Dataset entries
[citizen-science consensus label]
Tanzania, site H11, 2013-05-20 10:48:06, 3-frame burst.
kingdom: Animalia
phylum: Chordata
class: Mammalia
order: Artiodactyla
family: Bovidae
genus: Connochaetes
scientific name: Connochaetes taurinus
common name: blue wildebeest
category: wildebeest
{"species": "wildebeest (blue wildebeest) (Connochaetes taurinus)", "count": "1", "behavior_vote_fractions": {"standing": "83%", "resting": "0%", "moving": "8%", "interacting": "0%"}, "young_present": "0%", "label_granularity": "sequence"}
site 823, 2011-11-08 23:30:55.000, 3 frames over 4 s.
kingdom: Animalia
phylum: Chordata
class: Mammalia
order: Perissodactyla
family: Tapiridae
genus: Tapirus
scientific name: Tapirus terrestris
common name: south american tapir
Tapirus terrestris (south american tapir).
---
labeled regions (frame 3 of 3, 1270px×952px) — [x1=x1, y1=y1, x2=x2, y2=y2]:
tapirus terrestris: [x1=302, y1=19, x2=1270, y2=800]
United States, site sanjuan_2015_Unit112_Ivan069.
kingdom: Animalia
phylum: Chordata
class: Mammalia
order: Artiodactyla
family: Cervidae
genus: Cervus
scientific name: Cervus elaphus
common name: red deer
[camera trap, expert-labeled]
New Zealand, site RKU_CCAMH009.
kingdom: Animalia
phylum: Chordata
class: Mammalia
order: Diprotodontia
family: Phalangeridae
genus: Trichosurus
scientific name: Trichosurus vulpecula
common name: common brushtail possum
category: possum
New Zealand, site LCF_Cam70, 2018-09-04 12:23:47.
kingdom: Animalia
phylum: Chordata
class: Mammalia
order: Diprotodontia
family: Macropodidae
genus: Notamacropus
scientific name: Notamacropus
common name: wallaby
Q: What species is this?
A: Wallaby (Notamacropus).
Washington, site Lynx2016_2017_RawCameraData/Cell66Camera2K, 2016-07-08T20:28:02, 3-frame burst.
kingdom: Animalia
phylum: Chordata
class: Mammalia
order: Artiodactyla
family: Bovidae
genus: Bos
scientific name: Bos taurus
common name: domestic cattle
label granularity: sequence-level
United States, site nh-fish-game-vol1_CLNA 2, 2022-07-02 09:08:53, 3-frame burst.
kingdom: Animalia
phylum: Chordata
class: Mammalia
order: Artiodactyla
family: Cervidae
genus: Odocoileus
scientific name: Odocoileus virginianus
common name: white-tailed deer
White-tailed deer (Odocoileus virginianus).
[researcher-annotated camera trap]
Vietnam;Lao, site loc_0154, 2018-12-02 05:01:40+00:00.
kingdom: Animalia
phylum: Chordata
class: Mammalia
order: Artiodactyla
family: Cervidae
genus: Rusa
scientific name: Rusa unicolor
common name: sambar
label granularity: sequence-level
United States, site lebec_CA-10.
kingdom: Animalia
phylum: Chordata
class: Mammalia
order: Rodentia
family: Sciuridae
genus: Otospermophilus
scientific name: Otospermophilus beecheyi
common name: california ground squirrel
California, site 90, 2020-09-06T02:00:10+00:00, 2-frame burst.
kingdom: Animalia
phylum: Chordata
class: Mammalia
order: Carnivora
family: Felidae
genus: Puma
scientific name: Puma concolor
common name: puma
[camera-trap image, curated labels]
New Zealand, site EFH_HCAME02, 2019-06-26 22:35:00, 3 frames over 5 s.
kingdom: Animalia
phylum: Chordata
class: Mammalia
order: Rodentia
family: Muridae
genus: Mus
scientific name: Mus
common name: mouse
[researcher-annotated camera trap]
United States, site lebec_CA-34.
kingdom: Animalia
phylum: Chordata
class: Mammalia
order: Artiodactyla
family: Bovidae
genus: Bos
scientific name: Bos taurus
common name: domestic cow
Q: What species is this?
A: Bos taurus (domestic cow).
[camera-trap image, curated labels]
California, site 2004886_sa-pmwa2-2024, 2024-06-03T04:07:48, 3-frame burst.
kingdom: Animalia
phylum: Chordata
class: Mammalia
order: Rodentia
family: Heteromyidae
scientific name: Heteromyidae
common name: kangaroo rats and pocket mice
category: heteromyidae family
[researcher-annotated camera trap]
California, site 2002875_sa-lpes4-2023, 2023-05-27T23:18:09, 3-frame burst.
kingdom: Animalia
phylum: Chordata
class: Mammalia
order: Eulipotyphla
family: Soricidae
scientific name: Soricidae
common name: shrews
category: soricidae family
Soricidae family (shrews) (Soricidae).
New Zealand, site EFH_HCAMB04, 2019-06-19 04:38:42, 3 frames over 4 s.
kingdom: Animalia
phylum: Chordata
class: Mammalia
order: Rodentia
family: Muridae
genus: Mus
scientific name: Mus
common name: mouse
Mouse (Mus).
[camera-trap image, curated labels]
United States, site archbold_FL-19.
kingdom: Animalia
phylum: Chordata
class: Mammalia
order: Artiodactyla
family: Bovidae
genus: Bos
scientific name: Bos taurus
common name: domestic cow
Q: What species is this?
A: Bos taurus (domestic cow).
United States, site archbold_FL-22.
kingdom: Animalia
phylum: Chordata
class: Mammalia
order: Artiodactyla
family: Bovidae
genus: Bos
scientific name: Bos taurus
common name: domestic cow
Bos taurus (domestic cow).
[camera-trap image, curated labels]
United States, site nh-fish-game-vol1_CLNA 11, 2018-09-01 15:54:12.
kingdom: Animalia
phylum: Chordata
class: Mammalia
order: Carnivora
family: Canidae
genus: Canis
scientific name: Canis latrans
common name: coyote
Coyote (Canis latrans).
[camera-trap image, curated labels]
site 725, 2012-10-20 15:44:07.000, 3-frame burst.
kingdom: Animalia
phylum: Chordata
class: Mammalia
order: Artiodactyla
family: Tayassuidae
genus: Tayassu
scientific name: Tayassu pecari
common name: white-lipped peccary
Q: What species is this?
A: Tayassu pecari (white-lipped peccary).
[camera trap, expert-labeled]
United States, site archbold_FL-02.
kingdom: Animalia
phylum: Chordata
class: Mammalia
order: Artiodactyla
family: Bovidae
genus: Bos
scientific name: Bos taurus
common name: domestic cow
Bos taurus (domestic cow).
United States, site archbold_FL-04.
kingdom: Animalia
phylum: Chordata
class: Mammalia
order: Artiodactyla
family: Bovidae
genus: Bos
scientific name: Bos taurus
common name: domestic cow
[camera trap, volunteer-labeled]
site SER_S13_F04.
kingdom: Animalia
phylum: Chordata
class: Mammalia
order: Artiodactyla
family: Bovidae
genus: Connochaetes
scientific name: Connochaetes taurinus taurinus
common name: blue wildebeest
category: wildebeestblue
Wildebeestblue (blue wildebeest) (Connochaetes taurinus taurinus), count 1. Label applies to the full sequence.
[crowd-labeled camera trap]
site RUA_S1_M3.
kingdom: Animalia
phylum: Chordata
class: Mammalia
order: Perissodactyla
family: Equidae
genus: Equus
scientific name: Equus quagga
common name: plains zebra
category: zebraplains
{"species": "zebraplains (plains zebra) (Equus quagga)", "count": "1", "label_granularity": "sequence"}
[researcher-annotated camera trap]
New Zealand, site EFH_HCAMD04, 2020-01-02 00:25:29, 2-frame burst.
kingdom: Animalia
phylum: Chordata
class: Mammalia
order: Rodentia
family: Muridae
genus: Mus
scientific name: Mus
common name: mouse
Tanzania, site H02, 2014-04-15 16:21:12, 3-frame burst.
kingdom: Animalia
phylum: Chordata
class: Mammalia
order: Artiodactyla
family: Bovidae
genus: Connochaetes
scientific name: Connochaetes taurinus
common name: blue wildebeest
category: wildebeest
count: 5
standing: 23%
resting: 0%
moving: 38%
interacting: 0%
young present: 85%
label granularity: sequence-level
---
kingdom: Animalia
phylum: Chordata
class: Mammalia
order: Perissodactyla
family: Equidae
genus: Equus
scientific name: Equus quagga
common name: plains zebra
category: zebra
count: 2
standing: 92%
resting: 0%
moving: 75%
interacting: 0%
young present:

■ **Exercise aim**
Reproduce the entries above exactly, starting at their first line and finishing with the line that contains "family: Tapiridae".

■ **Reply**
[citizen-science consensus label]
Tanzania, site H11, 2013-05-20 10:48:06, 3-frame burst.
kingdom: Animalia
phylum: Chordata
class: Mammalia
order: Artiodactyla
family: Bovidae
genus: Connochaetes
scientific name: Connochaetes taurinus
common name: blue wildebeest
category: wildebeest
{"species": "wildebeest (blue wildebeest) (Connochaetes taurinus)", "count": "1", "behavior_vote_fractions": {"standing": "83%", "resting": "0%", "moving": "8%", "interacting": "0%"}, "young_present": "0%", "label_granularity": "sequence"}
site 823, 2011-11-08 23:30:55.000, 3 frames over 4 s.
kingdom: Animalia
phylum: Chordata
class: Mammalia
order: Perissodactyla
family: Tapiridae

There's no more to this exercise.